Change will be the only certainty in the next few years. While there are external challenges companies must contend with, some changes will be driven by employees as they and their employers settle into new work arrangements.
“The work environment is likely to undergo drastic changes,” says Kurt Kappa, chief lending officer at First Federal Lakewood. “That will require an efficient and flexible leadership team that can quickly direct important changes the organization may need to make.”
Smart Business spoke with Kappa about how recent events are beginning to shape a new internal look at many Northeast Ohio offices.
How have area businesses adapted to remote work?

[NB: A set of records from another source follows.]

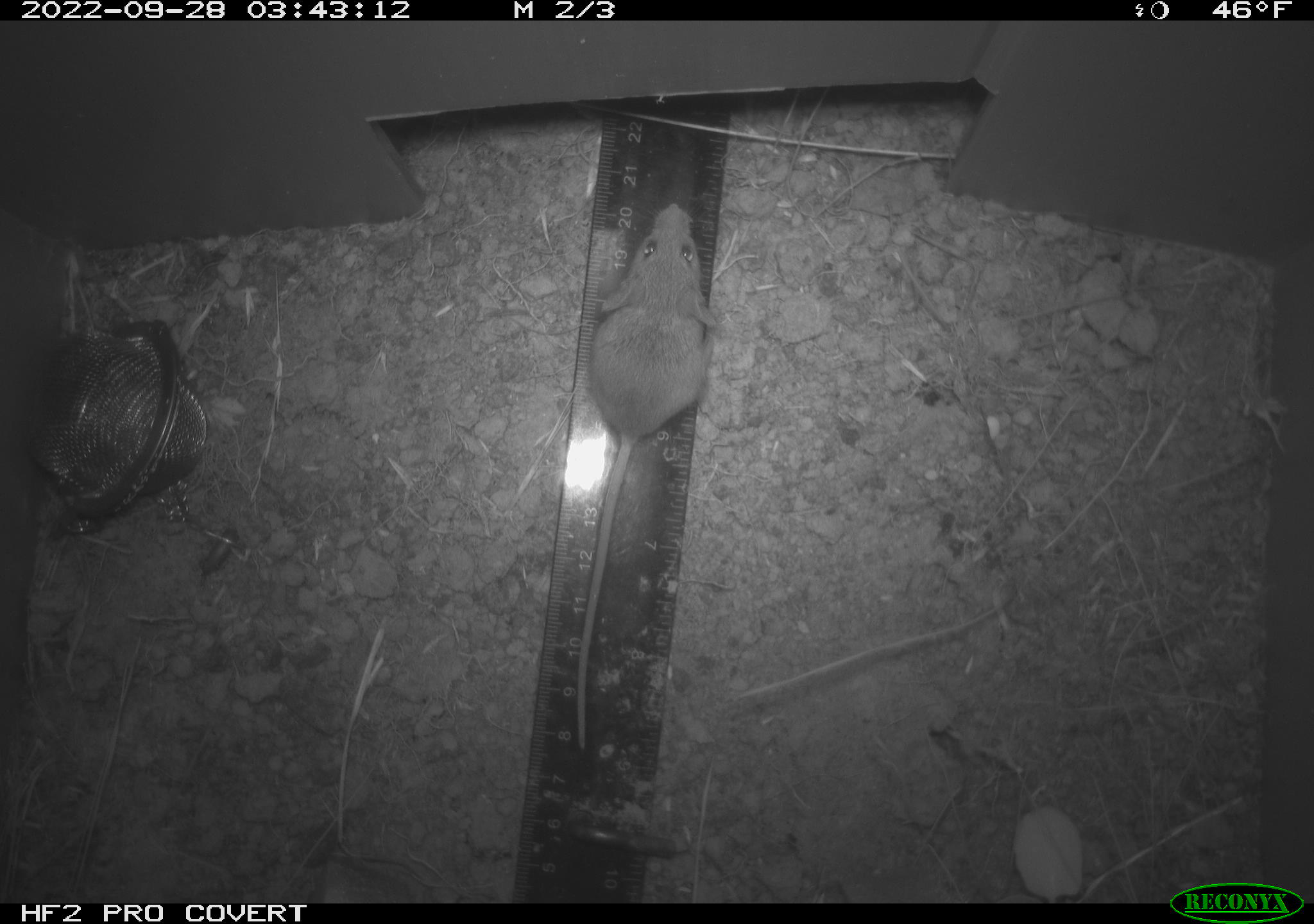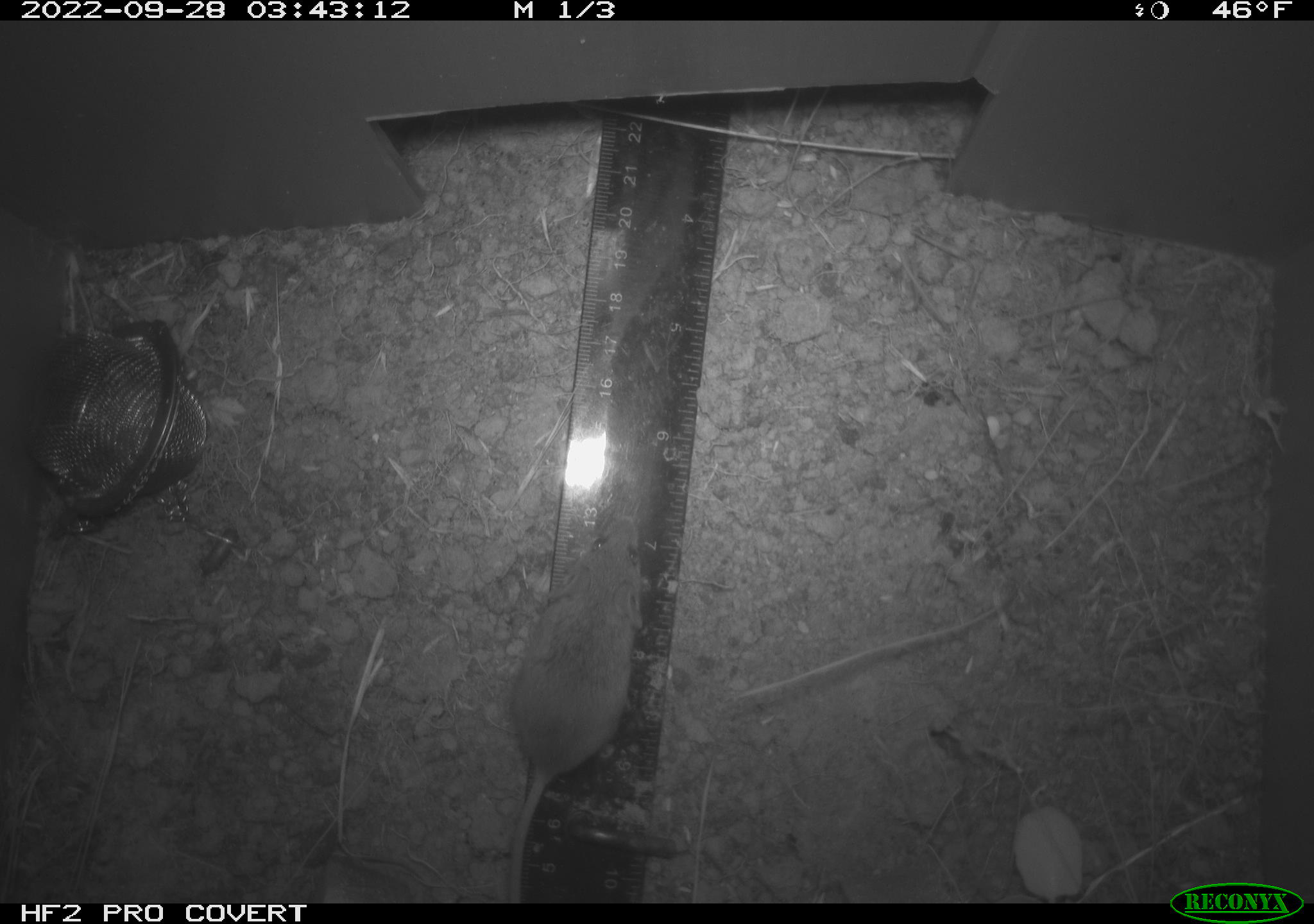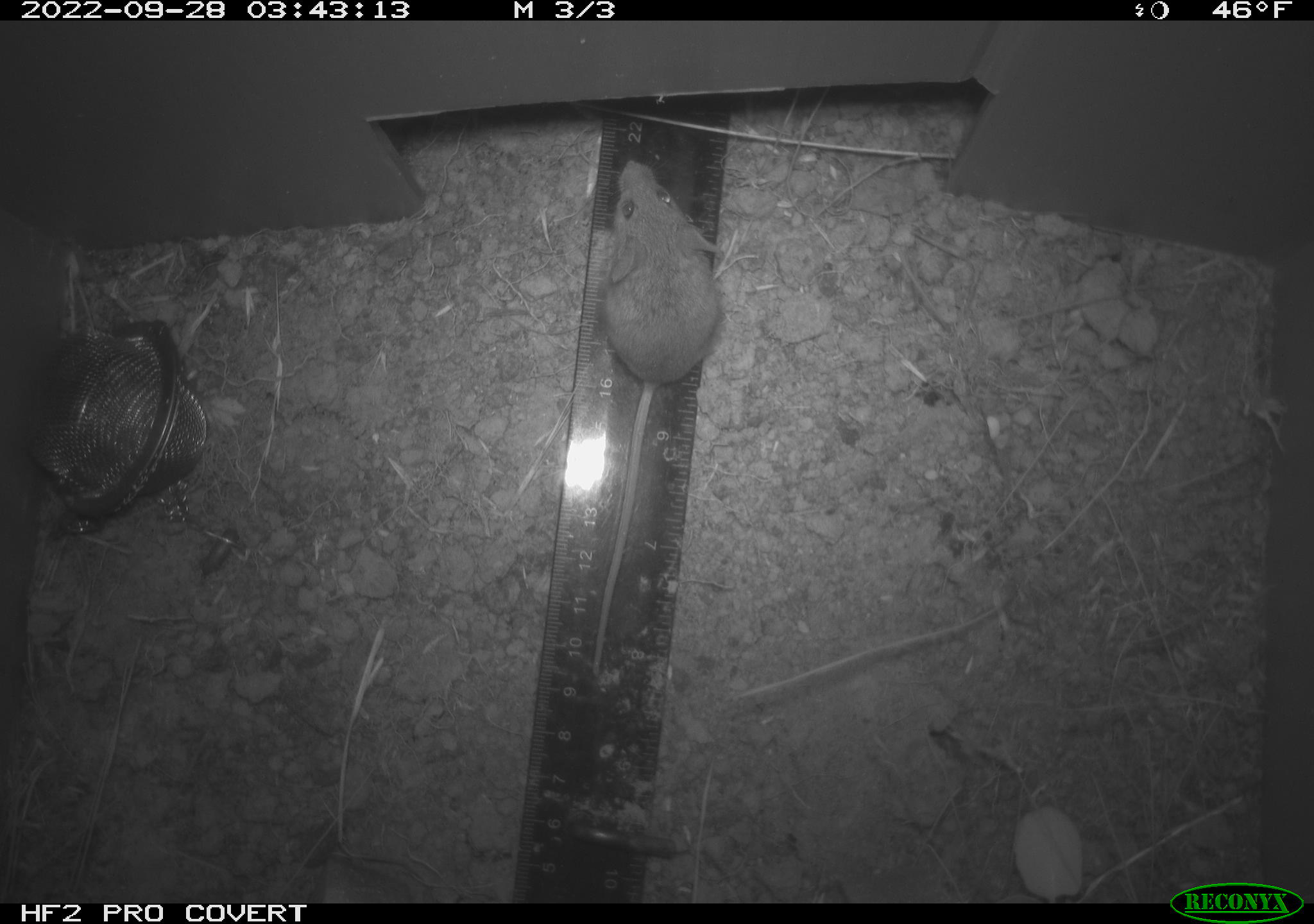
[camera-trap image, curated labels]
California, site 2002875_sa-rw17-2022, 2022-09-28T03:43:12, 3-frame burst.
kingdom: Animalia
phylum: Chordata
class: Mammalia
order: Rodentia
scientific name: Rodentia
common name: mouse species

Employees who are headed back to the office are likely going to see a different work environment. Many offices are opting for a hybrid approach — employees will work some days from home and others in the office — so not everyone will have a dedicated desk. Instead, many offices will utilize a hoteling approach, with workspaces available to whoever is in the office at the time.
For some companies, the introduction of a work-from-home option has become a recruitment tool. With this comes the challenge of adapting a new onboarding process that can help smoothly transition new employees. It may not be enough to send a new employee their laptop and expect them to figure it out. The process should be made more personal and welcoming, otherwise new employees may not feel they are a part of the team and could look elsewhere for another opportunity.
Working from home has also introduced tradeoffs. For instance, employee hours aren’t just 9-to-5 anymore. Some are working 12 or more hours, or at least are checking communications well beyond office hours because remote technologies have given employees around-the-clock access. However, those technologies have also helped employees manage their lives during working hours, running errands when they’d otherwise be at their desks and getting back to projects when they’re done. Companies are going to need to determine how to foster a positive work/life balance that doesn’t burn out employees, but also ensures clients are receiving the same level of customer service.
How have leaders adapted to these changes?
Communication technology has enabled leaders to stay connected and engaged with remote employees in myriad ways. Leaders are able to check in with their employees or meet with them virtually at more convenient times, keeping employees engaged and in the know. Managers who are accustomed to in-person interaction with their teams, however, may have to adjust their management style. One way to help this adjustment could be offering education and training on managing virtual teams.
Hybrid work arrangements can open a company’s pool of candidates. Pre-COVID, if a job required five days in the office, the pool of candidates would be limited by travel time. Making a position remote, full-time or even part-time, can open the opportunity to a larger selection of candidates. But managers should be aware other companies may use this option to pull talent away from their organization, which is why they should stay engaged with their teams.
How has planning changed under these circumstances?
The rise of the COVID Delta variant has renewed the uncertainty companies faced in the previous year, which has complicated planning. To get through this, it may be valuable for companies to have an alternative or flexible plan to ensure productivity through any disruption the market may face. Talk through what-if scenarios, strategies to handle rough waters, and what might be needed from a banking partner to get through those challenges.
Companies should continue to expect the unexpected. If there is one thing to take away from the past two years, it’s the need for flexibility and understanding. When something works, share it with everybody so all can be successful. Don’t fight change. Embrace it. This is the ‘new normal.’ Business leaders must be both nimble and flexible as they find the best way to move their organizations forward in these new realities.